Şiirin amacı bir hikâye anlatmak değil, Türkçenin kendi hikâyesini kanıtlamaktır.
Çünkü başka hiçbir dil, harf düzeyinde bu kadar derin bir anlam örgüsü kuramaz.
Türkçe, heceyle düşünür, sesle duyar, nefesle yazar.
Batı dillerinde akrostiş bir yüzey oyunuyken, Türkçede o bir varlık tezahürü, bir “iç sesin görünmez yazısı” hâline gelir.
Bu nedenle bu teknik yalnızca Türkçeye yakışır; çünkü Türkçenin özünde hem matematik hem müzik vardır.
Bir harf bile yerinden oynasa, kelimenin ritmi değil, anlamın vicdanı bozulur.

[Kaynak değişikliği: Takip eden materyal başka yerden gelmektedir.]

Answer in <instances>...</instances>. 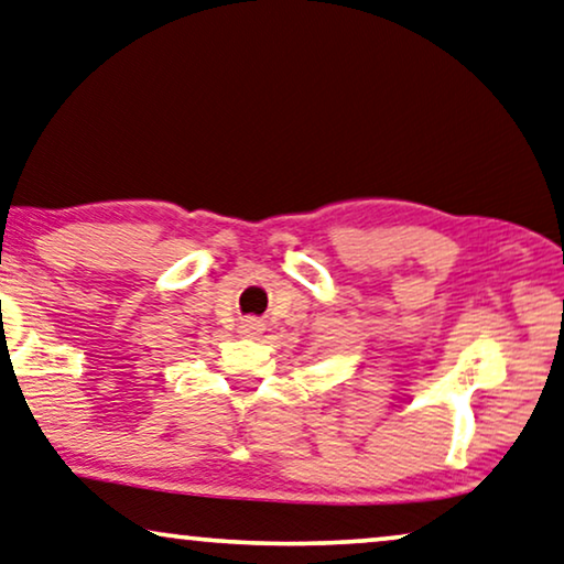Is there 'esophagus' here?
Returning <instances> with one entry per match:
<instances>
[{
  "instance_id": "34e87169",
  "label": "esophagus",
  "mask_w": 564,
  "mask_h": 564,
  "mask_svg": "<svg viewBox=\"0 0 564 564\" xmlns=\"http://www.w3.org/2000/svg\"><path fill=\"white\" fill-rule=\"evenodd\" d=\"M243 333H251V336H254V333H259L262 330V325H259V321H243Z\"/></svg>"
}]
</instances>
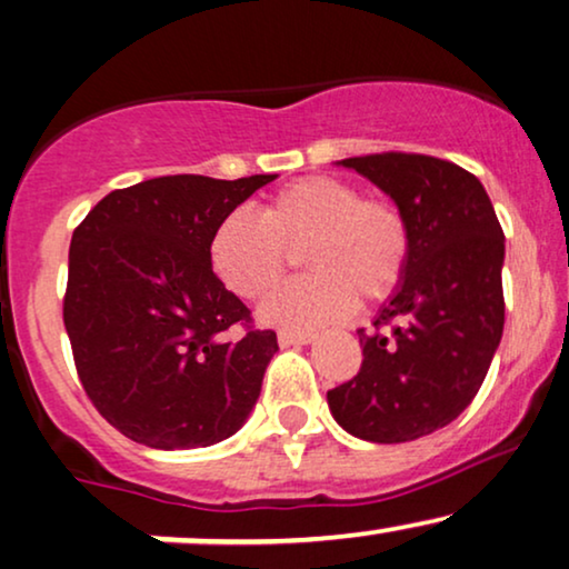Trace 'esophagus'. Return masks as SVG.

“Hayret Bir Şey” bu yüzden bir şaşkınlık ifadesi değil, bir dil mucizesinin farkına varış nidasıdır.
Şairin hayreti, duygunun değil; kelimenin, harfin, sesin karşısındaki saygıdır.
Şiir boyunca yinelenen “hayret bir şey” sözü, aslında dil ile insan arasındaki kadim bağa duyulan minnettir.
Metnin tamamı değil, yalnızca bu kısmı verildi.